Rancho parents — asking rhetorically if there’s possibly a more fair way to enroll kids than a lottery — defend the school by saying they care about their kids and participate more, leading to excellent teamwork and strong community feeling. Off the record, a few Rancho parents will say parents are other schools are just jealous.

For six years, ever since the state education board did away with the “back to basics” curriculum, the Novato school district has not fully explained to the public why the Rancho lottery system is necessary anymore and why it makes sense for kids who live that neighborhood to be sent to other schools.

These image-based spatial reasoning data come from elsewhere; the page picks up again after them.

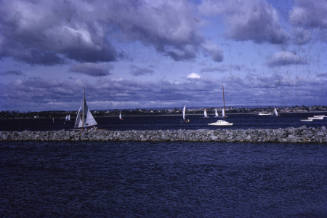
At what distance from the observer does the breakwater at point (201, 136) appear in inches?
1625

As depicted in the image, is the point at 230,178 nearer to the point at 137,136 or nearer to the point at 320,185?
the point at 320,185

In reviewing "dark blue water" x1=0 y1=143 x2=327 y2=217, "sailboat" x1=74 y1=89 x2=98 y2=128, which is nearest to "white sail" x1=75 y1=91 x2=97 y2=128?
"sailboat" x1=74 y1=89 x2=98 y2=128

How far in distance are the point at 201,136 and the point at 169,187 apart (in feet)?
93.6

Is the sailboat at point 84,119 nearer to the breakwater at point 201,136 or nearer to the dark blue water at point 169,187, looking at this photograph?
the breakwater at point 201,136

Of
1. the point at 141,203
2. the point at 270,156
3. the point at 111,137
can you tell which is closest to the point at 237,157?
the point at 270,156

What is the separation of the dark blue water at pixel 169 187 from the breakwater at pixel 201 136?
1155 cm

At the same time, Rancho has thrived and become the crown jewel of local elementary schools — for whatever reasons.

A high percentage of comments on recent Novato Patch stories about all the changes taking place in the district have been about Rancho’s fate rather than Hill students’ fate even though the topic of Rancho's boundary won't be on a trustees agenda any time soon. But let’s just go ahead and bring the Rancho conversation here.

Questions to ponder:

—   If the lottery system works at Rancho, why not have the same system at every school?

—   If the neighborhood school setup works at every other school, why have a lottery at Rancho?

—   If Rancho is changed to a neighborhood school and the lottery system is scrapped, will Rancho parents keep their kids in Novato public schools or take them to private schools?

—   If Rancho is changed to a neighborhood school and most of those kids stay in public schools, wouldn’t the average grades and academic performance indexes of all other schools get a boost?

—   What do you really think will happen to Rancho when the trustees vote sometime this spring?